# Right height for your lathe?



## Fish30114 (Nov 21, 2014)

I am a newb I guess, I have a pretty good shop background, but I bought my first lathe about a month ago, with intentions on becoming a decent penmaker. The fellow that helped us out at Woodcraft measured me and the lathe we got--they had one in their demo shop--and told me my bench at 34" height would be perfect. Well it turns out that it is to high--I think...

I don't really know, but at the height it's at (Jet 1221 VS) it is making me bend my elbows up a good bit, I'm 5'10" tall, so my question is how do you determine the right height for your lathe?

Thanks for any feedback/suggestions.


----------



## wyone (Nov 21, 2014)

I have asked the same thing.. and was told the center should be about elbow height.  That said, I used a shopsmith for a while that was much lower and had ok success with it.  I also have a midi lathe that is on my bench and a bit high, but still working fairly well.  The  grizzly lathe I have that is on the stand is about elbow height and is actually easier to turn on, at least for me.  

I think it is more what FEELS right for you.  The midi lathe height is fine for pens, but if I was going to try anything larger, I dont think it would be acceptable.  The shopsmith worked but I did not realize how much easier it was to maintain proper angle of the lathe tool when it was at a better height.  So, depending on what you are turning, in my opinion matters the most.  Pens take a matter of minutes each, while a bowl might take 30 minutes, or more.  Well in my case maybe WAY more.  LOL

Once you get used to the height, you will love pen turning
 I am sure.


----------



## ofd8001 (Nov 21, 2014)

First I too am new to turning, though I've got 20 years of "general" woodworking.

Comfort is the best "rule".  With that said, new shoes are uncomfortable at first.  After a little bit of breaking in, then most often that comfort comes.  However, if you just can't "get there", then some adaptations are needed.  You don't want to be uncomfortable as that leads to fatigue which is a safety issue and you may not produce the best work you are capable of.

* **Problems**
1/ From the lathe height thread, reproduce the stretch from "## Fish30114 (Nov" through "wyone (Nov 21, 2014)".
2/ In the lathe height thread, what bench height did the person at Woodcraft say would be perfect?
3/ According to the lathe height thread, why should a turner avoid staying uncomfortable at the lathe?

* **Information shown**

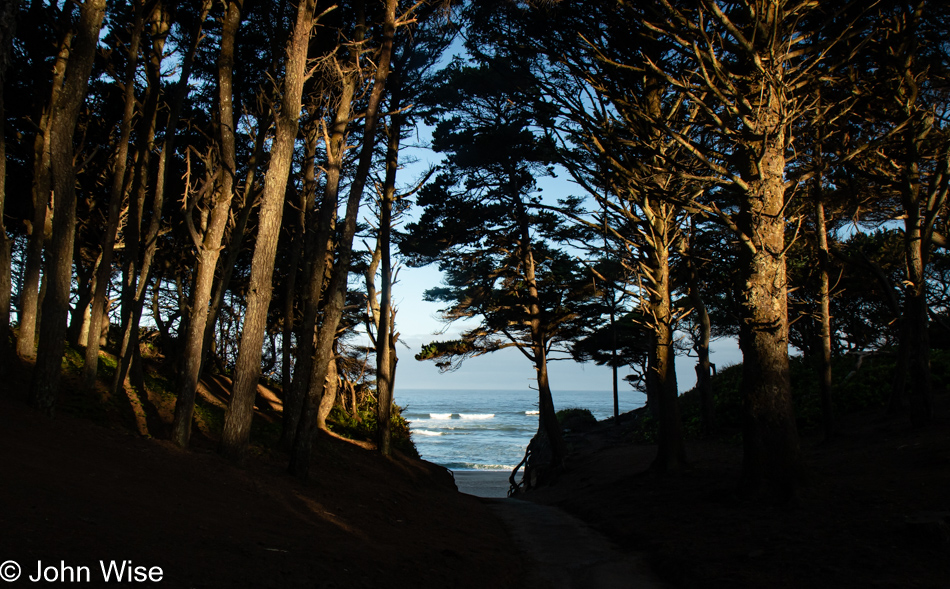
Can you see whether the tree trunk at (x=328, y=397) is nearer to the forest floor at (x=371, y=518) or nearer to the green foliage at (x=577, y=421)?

* **Task-by-task outputs**
1/
## Fish30114 (Nov 21, 2014)

I am a newb I guess, I have a pretty good shop background, but I bought my first lathe about a month ago, with intentions on becoming a decent penmaker. The fellow that helped us out at Woodcraft measured me and the lathe we got--they had one in their demo shop--and told me my bench at 34" height would be perfect. Well it turns out that it is to high--I think...

I don't really know, but at the height it's at (Jet 1221 VS) it is making me bend my elbows up a good bit, I'm 5'10" tall, so my question is how do you determine the right height for your lathe?

Thanks for any feedback/suggestions.


----------



## wyone (Nov 21, 2014)

2/ 34 inches.

3/ Discomfort leads to fatigue, which is a safety issue. It can also keep the turner from producing the best work they are capable of.